During my experiments with a t4g.nano, 0.5GB of RAM seems enough, but I recommend creating a swapfile just in case. It helps to prevent the ssh session becoming unresponsive.

Here's a working snippet that creates a 1GB swapfile:

sudo dd if=/dev/zero of=/swapfile count=1024 bs=1M
sudo chmod 600 /swapfile
sudo mkswap /swapfile
sudo swapon /swapfile
echo "/swapfile   none    swap    sw    0   0" | sudo tee -a /etc/fstab

# 3. Generate download URLs

Google Takeout archives can be downloaded from a browser only. Google doesn't offer a URL that works with curl. Of course you can use your browser and download them all normally, but you'd be limited by your computers storage and most importantly by your home internet connection—which is required twice, once for downloading from Google and once to upload to AWS.

The only solution I've found is to use the Firefox extension called cliget. This extension allows you to copy the URL of a download—including headers and cookies—before the download starts.
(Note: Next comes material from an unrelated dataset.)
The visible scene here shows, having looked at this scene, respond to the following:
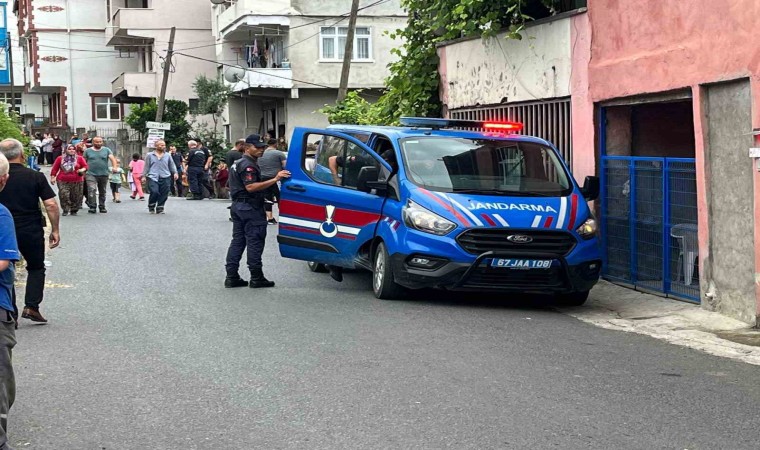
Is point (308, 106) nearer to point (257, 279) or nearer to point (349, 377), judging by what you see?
point (257, 279)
I've looked for Chromium-based alternatives but it doesn't seem like there are any. If Firefox is not your main browser, you can always install it just for the sake of this process.

Wait for email confirmation that your takeout is ready.

email from Google

Spin up Firefox and navigate to Google Takeout. Click to download the first part. When the Download modal opens, dismiss it and click on the extension icon instead.

cliget

Copy this text, we're going to use it in the next step.

cliget

# 4. Transfer the files

On your VPS (ssh), call dl.sh and use as arguments the command line copied from cliget—starting with curl and ending with --output — e.g. ./dl.sh curl …. Do this for each part.

You'll notice the download slows down after a while. Starts at 13MB/s and slows down to less than 1MB/s. I've checked CPU and RAM usage, and even checked the network bandwidth but couldn't find the bottleneck. I'm pretty sure it's just Google's servers throttling the downloads.

# 5. All done

After kicking off downloads for each file part, and waiting a few hours for it to complete, I'd managed to have the whole 400GB of my Google Takeout stored in AWS Deep Archive for $0.40/mo.

s3

Friendly reminder. If you're on GMail, please set up a custom domain. It'll allow you to forward your emails to a different provider should the worst ever happen.